Avez-vous déjà rêvé d’une meilleure version de vous-même ? Vous devriez essayer ce nouveau produit : The Substance. Il a changé ma vie. Il permet de générer une autre version de vous-même, plus jeune, plus belle, plus parfaite. Respectez les instructions : Activez une seule fois, stabilisez chaque jour, permutez tous les sept jours sans exception. Il suffit de partager le temps. C’est si simple, qu’est-ce qui pourrait mal tourner ?
sorti le 06/11/2024
Palme du Meilleur scénario au dernier festival de Cannes, le second long métrage de la française Coralie Fargeat aurait plutôt mérité le prix de la mise en scène. Elisabeth Sparkle (Demi Moore), vedette d’une émission d’aérobic, est virée le jour de ses 50 ans par son patron à cause de son âge jugé trop élevé pour ce poste. Le moral au plus bas, elle reçoit une proposition inattendue : un produit miraculeux qui, si elle se l’injecte, lui apportera « la meilleure version » d’elle-même, « plus jeune, plus belle, plus parfaite » grâce à une modification cellulaire.

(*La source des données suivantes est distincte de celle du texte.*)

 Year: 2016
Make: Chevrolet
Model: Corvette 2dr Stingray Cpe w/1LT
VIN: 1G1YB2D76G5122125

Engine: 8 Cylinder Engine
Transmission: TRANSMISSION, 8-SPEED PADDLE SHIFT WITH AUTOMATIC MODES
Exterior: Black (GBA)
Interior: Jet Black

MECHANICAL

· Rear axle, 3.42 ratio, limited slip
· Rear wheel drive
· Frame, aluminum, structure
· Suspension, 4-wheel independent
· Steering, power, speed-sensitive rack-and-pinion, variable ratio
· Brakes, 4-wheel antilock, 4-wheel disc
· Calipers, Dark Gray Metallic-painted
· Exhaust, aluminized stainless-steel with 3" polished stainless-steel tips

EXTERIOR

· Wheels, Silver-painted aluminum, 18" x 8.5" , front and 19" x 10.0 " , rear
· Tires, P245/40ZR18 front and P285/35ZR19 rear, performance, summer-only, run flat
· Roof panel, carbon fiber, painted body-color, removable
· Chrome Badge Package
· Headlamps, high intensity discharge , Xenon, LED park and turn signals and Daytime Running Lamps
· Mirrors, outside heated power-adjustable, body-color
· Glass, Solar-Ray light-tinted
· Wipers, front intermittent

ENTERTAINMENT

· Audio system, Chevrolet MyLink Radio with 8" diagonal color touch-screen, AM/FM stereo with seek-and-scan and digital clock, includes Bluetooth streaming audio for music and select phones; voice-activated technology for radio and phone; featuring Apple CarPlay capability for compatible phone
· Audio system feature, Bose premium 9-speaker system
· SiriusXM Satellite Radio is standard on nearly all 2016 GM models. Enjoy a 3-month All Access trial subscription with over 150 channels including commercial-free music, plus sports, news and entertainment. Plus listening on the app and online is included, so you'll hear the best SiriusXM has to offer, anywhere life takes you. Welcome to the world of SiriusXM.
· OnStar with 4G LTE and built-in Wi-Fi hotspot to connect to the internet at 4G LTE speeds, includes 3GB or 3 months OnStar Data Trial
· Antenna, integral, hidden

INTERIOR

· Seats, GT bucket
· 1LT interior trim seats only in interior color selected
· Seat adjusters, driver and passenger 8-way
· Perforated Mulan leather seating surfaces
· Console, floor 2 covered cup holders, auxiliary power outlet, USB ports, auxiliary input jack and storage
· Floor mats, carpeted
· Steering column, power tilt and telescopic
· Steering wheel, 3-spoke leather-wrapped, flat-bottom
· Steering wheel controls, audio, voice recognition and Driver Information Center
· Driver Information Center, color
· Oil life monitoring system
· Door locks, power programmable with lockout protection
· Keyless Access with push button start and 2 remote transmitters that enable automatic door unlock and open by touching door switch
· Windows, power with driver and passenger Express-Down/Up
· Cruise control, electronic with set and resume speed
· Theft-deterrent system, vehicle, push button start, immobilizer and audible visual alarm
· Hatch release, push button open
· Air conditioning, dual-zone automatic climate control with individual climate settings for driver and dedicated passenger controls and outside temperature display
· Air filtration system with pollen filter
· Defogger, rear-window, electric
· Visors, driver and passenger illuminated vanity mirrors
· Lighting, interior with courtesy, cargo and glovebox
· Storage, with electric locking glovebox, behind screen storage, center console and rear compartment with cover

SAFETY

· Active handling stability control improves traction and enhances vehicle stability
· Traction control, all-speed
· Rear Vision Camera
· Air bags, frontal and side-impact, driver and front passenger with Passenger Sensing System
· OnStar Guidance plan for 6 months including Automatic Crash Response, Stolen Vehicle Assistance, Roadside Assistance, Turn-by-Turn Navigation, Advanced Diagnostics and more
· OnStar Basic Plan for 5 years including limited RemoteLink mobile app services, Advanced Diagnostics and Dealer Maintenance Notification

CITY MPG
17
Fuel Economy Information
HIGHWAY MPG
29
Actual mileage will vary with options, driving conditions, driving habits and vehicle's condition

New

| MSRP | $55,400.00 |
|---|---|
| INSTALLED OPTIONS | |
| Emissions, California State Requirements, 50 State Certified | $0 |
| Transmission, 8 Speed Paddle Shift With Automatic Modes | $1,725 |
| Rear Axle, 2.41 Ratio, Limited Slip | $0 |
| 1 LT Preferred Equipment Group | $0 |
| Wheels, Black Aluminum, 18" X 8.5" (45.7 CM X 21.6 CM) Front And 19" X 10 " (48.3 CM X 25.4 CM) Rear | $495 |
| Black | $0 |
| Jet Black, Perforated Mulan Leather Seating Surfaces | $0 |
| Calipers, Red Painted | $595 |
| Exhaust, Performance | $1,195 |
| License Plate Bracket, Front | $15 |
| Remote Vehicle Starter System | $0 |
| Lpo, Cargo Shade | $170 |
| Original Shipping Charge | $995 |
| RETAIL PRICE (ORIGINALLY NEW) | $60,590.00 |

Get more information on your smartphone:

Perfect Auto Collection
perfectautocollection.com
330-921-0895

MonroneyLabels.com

Classique mais efficace dans son développement, le scénario présente des règles simples qui seront naturellement contournées une à une par la protagoniste. Avant même d’introduire le moindre élément de body-horror, la réalisatrice pose déjà sa note d’intention et immerge le spectateur dans son univers de paillettes dérangeant ponctué de musiques synthétiques pesantes et parfois redondantes. Vicieuse dans ses effets, elle multiplie gros plans et inserts sur des parties de corps, toujours accompagnés d’un sound design amplifiant chaque son pour les rendre répugnants. Ouvrant son film sur un plan zénithal de l’étoile de sa protagoniste sur le Hollywood Boulevard, sa baisse de popularité est résumée avec brio par l’image qui révèle la dureté du passage du temps, de la pose des lettres dorées dans le sol au plan final ironiquement tragique.
Avec cette thématique de double plus parfait de soi, difficile de ne pas relever l’inspiration d’Oscar Wilde et de son Dorian Gray divisé entre une apparence physique idéale et une intériorité imagée par son portrait pourrissant. De même, en termes de références, Fargeat ne cesse de citer Kubrick entre sa composition froidement symétrique des cadres, ses décors notamment le couloir et les toilettes du studio rappelant l’Overlook Hotel de The Shining, et ses voyages de conscience d’un corps à l’autre qui évoquent le passage psychédélique de la porte des étoiles de 2001 : A Space Odyssey, film qu’elle cite d’ailleurs plus maladroitement dans son climax en reprenant le thème de Richard Stauss pour appuyer le message de sa révélation finale.
[SPOILERS]
Citant explicitement Carrie de Brian De Palma, la réalisatrice achève son film dans une effusion de sang sur une foule prise de panique face à la monstruosité d’une femme toujours persuadée d’être la plus belle version d’elle-même. Évoquant encore un grand nom du cinéma, le design de Monstro ElisaSue rappelle le travail de prothèses remarquable de David Lynch sur Elephant Man mais la réalisatrice ne parvient pas à susciter l’empathie que Lynch construisait sur la durée complète d’un long métrage. Accusant le public de vouloir chercher l’uniformité dans la beauté féminine, la réalisatrice passe d’une angoisse corporelle « réaliste » à de l’action et du gore granguignolesque.
[Fin des SPOILERS]
Confrontée aux affres du star system et du patriarcat, la protagoniste sert de vecteur d’un discours vindicatif simpliste. Présentés soit comme des vieux blancs en costard (voire répugnants à l’image du producteur, subtilement nommé Harvey, incapable de manger proprement), soit comme des benêts incapables de résister aux charmes d’une femme, la galerie de personnages masculins tombe dans la caricature. Cette absence de nuance nuit à la réflexion sur le jeunisme pourtant au cœur des thématiques développées par l’utilisation de la substance.